Tragedia lirica e mito la leggenda va in scena

Civiltà del mito, le sue leggende. Tutto cambia, pure l'idea di narrazione, che nell'antichità possedeva un'aurea di religiosità: saghe, dei, storie che traghettavano vicino al «vero». «Nella modernità - spiega Maddalena Mazzocut-Mis, 49 anni, docente universitaria di Estetica, saggista e drammaturga - il mito è alla deriva, ha perso il suo alone di sacralità».
E non è poco: una minaccia per le origini della nostra cultura? In zona ellenica direbbero laloume, parliamone. A Milano due giorni di convegno alla Cattolica e in Statale (4 e 5 novembre) e la pièce - prodotta da Atevox e dall'Accademia Perosi di Biella - «Elena-Tragedia lirica sulla deriva del mito», dal 5 al 9 al teatro Elfo Puccini (info: 02.00660606), con le musiche del compositore milanese Azio Corghi. La guerra di Troia, con storie di ordinario adulterio. Tre figure femminili Medea, Ecuba e al centro lei, Elena. «La bellezza, la seduzione, un personaggio non solo positivo, con la sua avvenenza portatore di sciagura», spiega Mazzocut-Mis, autrice del testo. Elena che scappa con Paride, la distruzione di un popolo, Elena maledetta; non solo Omero ne ha scritto: per certi narratori diventa un fantasma («hai abbracciato l'arcobaleno...»), per altri l'eterna infedele che, perdonata da Menelao, in età matura scappa con un giovane. Recidiva.

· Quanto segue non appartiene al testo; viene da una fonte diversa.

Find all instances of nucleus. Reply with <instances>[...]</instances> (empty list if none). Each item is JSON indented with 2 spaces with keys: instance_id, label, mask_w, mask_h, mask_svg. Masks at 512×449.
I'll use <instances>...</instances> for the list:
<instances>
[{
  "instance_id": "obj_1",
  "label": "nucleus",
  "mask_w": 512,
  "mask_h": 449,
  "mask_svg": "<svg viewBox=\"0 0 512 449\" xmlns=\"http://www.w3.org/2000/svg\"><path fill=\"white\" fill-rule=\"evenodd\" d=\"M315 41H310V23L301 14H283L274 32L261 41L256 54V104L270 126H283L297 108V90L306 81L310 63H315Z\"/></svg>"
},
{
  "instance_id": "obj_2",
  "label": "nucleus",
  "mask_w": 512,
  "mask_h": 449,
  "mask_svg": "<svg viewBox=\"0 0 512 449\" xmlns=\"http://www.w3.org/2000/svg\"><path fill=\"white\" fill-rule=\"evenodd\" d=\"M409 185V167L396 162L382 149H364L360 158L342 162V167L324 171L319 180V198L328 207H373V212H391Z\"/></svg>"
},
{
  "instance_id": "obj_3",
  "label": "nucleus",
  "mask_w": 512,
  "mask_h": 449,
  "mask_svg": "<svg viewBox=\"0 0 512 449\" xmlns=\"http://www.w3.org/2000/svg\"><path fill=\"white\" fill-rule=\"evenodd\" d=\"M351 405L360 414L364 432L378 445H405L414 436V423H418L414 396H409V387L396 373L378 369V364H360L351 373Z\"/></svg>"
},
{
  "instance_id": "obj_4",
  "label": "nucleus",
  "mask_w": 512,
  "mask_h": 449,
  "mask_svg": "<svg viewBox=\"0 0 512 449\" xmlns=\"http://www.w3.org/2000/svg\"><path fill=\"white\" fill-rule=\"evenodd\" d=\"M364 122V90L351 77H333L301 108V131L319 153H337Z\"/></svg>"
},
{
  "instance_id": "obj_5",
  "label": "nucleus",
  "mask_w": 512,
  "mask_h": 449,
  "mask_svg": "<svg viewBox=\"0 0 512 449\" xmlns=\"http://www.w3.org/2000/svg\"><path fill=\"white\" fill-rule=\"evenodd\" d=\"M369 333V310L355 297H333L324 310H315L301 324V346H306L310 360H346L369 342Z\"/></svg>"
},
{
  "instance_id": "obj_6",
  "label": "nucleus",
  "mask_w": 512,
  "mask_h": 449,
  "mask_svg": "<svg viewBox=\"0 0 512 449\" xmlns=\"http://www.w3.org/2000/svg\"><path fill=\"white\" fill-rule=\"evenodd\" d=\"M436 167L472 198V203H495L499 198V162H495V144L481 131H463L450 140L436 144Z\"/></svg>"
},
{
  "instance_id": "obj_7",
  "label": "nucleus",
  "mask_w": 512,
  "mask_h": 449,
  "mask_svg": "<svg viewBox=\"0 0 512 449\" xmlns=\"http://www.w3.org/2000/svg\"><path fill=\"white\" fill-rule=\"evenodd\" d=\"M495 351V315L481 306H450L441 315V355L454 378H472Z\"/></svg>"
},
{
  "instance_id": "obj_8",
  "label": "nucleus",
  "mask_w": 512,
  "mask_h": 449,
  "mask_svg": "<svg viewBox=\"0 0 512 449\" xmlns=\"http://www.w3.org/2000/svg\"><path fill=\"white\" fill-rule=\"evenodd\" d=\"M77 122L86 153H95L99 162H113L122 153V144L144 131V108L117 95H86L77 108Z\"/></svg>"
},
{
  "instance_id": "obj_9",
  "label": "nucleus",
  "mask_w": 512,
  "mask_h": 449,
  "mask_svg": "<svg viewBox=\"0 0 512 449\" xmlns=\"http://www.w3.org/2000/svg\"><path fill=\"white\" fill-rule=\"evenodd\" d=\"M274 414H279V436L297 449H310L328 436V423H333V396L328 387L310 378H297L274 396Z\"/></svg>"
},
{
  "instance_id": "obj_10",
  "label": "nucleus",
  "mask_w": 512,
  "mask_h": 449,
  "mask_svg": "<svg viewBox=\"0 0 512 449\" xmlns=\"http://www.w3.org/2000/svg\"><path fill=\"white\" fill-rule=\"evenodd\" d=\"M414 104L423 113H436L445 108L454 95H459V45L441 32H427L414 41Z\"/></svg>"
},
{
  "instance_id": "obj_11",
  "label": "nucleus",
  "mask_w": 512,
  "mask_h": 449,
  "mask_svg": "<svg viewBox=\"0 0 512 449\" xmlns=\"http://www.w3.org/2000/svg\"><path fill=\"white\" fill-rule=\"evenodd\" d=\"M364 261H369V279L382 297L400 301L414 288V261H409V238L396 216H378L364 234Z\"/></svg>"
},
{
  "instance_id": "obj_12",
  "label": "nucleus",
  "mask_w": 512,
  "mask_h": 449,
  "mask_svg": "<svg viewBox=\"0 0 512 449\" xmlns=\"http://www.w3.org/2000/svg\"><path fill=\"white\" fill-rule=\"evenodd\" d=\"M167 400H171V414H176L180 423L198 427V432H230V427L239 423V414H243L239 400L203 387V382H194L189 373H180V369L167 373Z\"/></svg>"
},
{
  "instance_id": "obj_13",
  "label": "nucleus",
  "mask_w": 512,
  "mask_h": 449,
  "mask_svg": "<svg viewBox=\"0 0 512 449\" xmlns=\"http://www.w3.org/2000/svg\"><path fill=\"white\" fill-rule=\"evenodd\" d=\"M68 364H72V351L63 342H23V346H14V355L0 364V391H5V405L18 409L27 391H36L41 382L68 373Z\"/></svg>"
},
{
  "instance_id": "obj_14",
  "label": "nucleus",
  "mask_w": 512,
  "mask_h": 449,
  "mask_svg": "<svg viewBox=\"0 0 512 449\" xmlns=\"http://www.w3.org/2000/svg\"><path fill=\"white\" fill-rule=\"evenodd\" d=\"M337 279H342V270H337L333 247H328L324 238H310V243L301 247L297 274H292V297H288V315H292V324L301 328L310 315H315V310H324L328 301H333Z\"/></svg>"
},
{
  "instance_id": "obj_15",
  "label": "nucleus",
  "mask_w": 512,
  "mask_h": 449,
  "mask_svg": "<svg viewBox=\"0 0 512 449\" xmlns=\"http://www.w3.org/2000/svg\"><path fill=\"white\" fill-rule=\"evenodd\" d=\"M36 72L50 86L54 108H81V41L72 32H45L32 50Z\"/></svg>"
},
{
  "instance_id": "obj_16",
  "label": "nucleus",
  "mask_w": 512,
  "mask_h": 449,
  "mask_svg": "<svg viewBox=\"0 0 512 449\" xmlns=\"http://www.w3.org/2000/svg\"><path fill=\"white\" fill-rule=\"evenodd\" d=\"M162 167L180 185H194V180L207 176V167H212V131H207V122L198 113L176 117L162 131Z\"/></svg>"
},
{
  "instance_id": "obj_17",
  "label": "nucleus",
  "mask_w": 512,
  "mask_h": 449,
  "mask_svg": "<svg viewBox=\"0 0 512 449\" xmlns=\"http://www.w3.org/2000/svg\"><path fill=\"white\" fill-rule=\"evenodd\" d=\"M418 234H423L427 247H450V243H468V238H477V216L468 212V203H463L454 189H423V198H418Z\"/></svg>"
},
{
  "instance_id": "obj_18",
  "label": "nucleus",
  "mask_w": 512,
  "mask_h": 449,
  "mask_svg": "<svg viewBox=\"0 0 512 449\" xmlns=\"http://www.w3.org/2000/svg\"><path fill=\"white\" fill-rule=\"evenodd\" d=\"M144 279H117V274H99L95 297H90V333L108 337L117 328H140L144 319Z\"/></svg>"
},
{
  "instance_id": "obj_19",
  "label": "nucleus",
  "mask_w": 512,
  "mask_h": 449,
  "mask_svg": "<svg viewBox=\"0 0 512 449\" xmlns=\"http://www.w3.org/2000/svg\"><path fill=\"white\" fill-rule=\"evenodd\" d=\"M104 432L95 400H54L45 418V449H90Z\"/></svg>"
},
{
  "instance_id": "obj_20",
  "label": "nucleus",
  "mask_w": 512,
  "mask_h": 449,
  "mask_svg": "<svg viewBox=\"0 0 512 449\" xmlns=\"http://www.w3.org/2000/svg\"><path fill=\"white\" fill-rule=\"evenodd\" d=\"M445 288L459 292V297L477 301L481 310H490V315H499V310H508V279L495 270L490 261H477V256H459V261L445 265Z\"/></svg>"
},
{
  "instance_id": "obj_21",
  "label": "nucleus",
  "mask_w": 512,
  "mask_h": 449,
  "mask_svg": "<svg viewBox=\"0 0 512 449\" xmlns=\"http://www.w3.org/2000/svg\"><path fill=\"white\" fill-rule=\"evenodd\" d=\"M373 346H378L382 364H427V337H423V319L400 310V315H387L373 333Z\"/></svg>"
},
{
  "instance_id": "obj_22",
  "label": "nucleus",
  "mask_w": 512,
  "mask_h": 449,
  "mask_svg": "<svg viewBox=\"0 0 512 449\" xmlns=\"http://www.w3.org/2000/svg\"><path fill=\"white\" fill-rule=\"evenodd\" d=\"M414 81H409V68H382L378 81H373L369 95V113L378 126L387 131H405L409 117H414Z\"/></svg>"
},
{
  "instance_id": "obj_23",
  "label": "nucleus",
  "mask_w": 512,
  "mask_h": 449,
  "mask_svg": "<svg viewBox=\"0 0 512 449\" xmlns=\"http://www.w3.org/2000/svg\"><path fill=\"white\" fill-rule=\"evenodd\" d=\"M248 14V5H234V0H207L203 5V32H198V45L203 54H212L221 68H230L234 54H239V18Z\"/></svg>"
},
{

«Nel mio lavoro assorbo un po' tutto - continua la professoressa -, la storia si cala nella modernità».
Elena di oggi è una donna borghese, forse degli anni Settanta, consapevole della propria fatale bellezza che nella vicenda teatrale porta morte, dolore e lutti familiari. Ritratto contemporaneo di una femminilità «algida che si riscalda davanti all'eros; donne che troveranno sulla loro strada sempre i Paride, i Menelao».
È il destino che si ripete.



Musica maestro: già, perché per un testo così ci voleva un grosso autore; la scelta è caduta su Corghi: «Per i materiali utili alla scrittura dei nove cori di Ecuba ho guardato al lavoro dello studioso ottocentesco Francois Auguste Gevaert, alle melodie dell'antica grecia che nel gioco compositivo cito, L'Epitaffio di Sicilo e L'inno al sole».